Three weeks of intense racing, often under the baking hot sun, provides a thrilling spectacle, but it also poses dangers for the 184 riders: injuries, illnesses, burnout and more severe issues such as cardiovascular problems can afflict them.
In the past decade, WorldTour riders Nathan Hooydonck (Jumbo-Visma, 2023), Wesley Kreder (Cofidis, 2023) and Sonny Colbrelli (Bahrain-Victorious, 2022) have all suffered cardiac arrests and been forced to retire prematurely from cycling. Others, including Elia Viviani (Cofidis, 2021), Zdeněk Štybar (Deceuninck Quick-Step, 2021) and Peter Sagan (Pierre Baguette, 2024), have detected problems and had minor heart surgery. Sam Bennett, the Tour’s 2020 green jersey winner, also had a heart scare recently.

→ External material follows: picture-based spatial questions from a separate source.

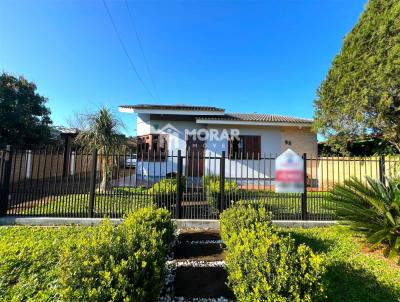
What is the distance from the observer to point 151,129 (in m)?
14.6

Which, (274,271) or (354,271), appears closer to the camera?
(274,271)

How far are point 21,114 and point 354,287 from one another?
1913cm

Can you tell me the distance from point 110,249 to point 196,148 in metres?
12.1

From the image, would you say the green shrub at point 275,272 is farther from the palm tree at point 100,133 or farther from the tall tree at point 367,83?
the tall tree at point 367,83

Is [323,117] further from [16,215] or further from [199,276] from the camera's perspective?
[16,215]

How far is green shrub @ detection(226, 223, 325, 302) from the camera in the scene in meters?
2.37

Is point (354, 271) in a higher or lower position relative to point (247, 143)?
lower

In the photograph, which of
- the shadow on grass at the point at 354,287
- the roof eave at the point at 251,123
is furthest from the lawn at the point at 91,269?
the roof eave at the point at 251,123

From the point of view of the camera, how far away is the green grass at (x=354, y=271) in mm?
3336

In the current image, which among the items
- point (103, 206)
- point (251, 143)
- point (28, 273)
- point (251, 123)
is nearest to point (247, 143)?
point (251, 143)

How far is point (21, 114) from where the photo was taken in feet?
50.0

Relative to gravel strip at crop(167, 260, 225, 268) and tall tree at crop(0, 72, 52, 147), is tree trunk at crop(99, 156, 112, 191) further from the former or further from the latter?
Result: tall tree at crop(0, 72, 52, 147)

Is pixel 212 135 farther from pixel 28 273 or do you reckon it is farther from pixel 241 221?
pixel 28 273

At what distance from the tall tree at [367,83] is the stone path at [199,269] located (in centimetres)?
973
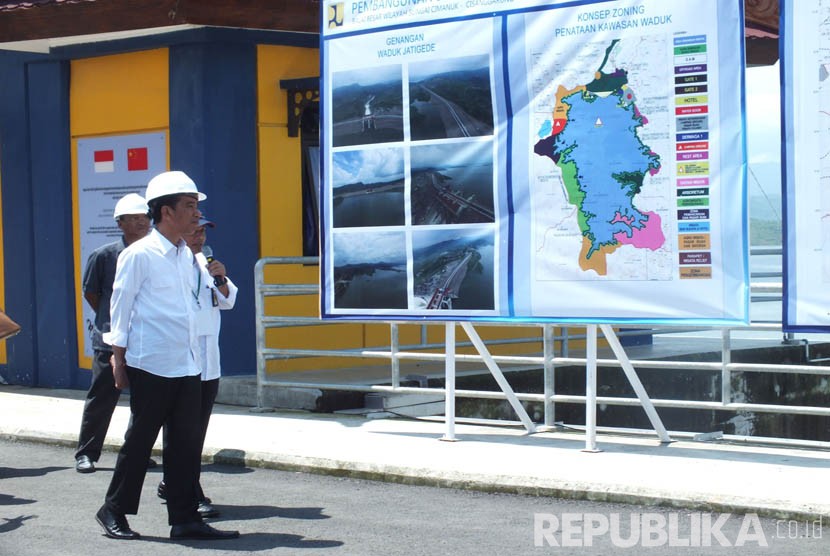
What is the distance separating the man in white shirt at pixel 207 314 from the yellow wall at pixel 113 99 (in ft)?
19.0

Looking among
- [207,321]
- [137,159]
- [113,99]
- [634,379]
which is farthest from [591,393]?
[113,99]

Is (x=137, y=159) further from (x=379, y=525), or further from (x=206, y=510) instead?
(x=379, y=525)

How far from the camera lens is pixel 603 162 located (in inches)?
369

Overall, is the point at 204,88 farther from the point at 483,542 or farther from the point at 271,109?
the point at 483,542

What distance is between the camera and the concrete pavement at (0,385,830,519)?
791cm

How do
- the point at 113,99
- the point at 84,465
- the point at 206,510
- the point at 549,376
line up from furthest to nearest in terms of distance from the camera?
the point at 113,99, the point at 549,376, the point at 84,465, the point at 206,510

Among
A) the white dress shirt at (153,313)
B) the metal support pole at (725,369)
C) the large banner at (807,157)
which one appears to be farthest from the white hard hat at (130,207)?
the large banner at (807,157)

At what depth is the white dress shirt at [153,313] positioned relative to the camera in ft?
23.5

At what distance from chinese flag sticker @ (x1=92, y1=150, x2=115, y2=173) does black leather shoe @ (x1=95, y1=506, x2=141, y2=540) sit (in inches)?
289

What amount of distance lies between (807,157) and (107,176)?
7.89 metres

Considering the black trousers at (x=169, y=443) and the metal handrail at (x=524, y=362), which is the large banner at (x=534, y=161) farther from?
the black trousers at (x=169, y=443)

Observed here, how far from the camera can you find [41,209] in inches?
574

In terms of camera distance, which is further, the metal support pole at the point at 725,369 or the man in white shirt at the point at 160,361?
the metal support pole at the point at 725,369

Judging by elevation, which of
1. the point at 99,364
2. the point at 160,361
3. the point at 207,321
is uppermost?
the point at 207,321
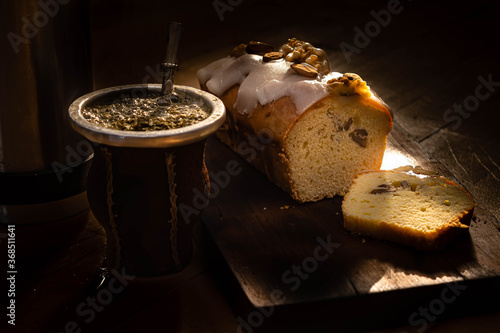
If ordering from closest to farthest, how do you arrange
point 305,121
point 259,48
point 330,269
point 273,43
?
point 330,269 < point 305,121 < point 259,48 < point 273,43

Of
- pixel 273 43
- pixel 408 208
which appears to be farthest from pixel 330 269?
pixel 273 43

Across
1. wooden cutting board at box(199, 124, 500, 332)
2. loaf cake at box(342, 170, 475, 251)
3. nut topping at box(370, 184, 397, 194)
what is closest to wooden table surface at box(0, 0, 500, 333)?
wooden cutting board at box(199, 124, 500, 332)

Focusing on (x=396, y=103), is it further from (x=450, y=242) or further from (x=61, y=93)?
(x=61, y=93)

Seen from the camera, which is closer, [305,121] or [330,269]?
[330,269]

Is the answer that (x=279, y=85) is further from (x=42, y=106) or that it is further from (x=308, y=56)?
(x=42, y=106)

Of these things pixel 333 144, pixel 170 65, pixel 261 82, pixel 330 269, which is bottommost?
pixel 330 269

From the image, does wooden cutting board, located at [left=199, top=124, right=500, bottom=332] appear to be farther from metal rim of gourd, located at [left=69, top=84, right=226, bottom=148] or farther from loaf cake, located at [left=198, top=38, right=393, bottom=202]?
metal rim of gourd, located at [left=69, top=84, right=226, bottom=148]
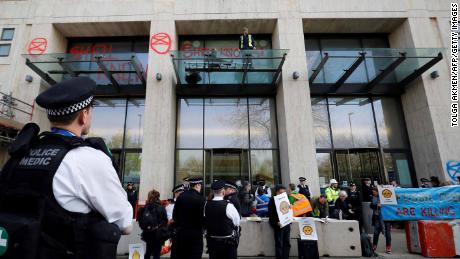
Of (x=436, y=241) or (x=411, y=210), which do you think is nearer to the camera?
(x=436, y=241)

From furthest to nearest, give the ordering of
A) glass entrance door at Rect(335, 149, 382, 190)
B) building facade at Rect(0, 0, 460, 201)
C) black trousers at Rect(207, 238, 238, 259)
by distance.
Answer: glass entrance door at Rect(335, 149, 382, 190) < building facade at Rect(0, 0, 460, 201) < black trousers at Rect(207, 238, 238, 259)

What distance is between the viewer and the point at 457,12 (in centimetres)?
1476

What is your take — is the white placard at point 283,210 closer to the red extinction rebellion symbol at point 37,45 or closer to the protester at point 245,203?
the protester at point 245,203

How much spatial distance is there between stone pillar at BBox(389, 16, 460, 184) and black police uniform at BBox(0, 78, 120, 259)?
1589 cm

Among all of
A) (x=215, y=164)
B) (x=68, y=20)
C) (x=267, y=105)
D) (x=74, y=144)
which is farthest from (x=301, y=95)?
(x=68, y=20)

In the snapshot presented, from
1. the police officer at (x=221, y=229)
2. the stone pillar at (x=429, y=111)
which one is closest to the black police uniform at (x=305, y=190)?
the police officer at (x=221, y=229)

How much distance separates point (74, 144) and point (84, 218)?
461 mm

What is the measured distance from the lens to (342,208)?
959 cm

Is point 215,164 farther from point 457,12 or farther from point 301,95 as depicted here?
point 457,12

Tour de France cyclists are some of the fittest athletes on the planet – but what they do is not normal. They require close medical attention to ensure that they’re not pushing beyond their limits. At the start of every season, riders undergo a mandatory heart examination, while additional check-ups take place periodically. Just like the general population at large, cyclists cannot take any chances with their heart.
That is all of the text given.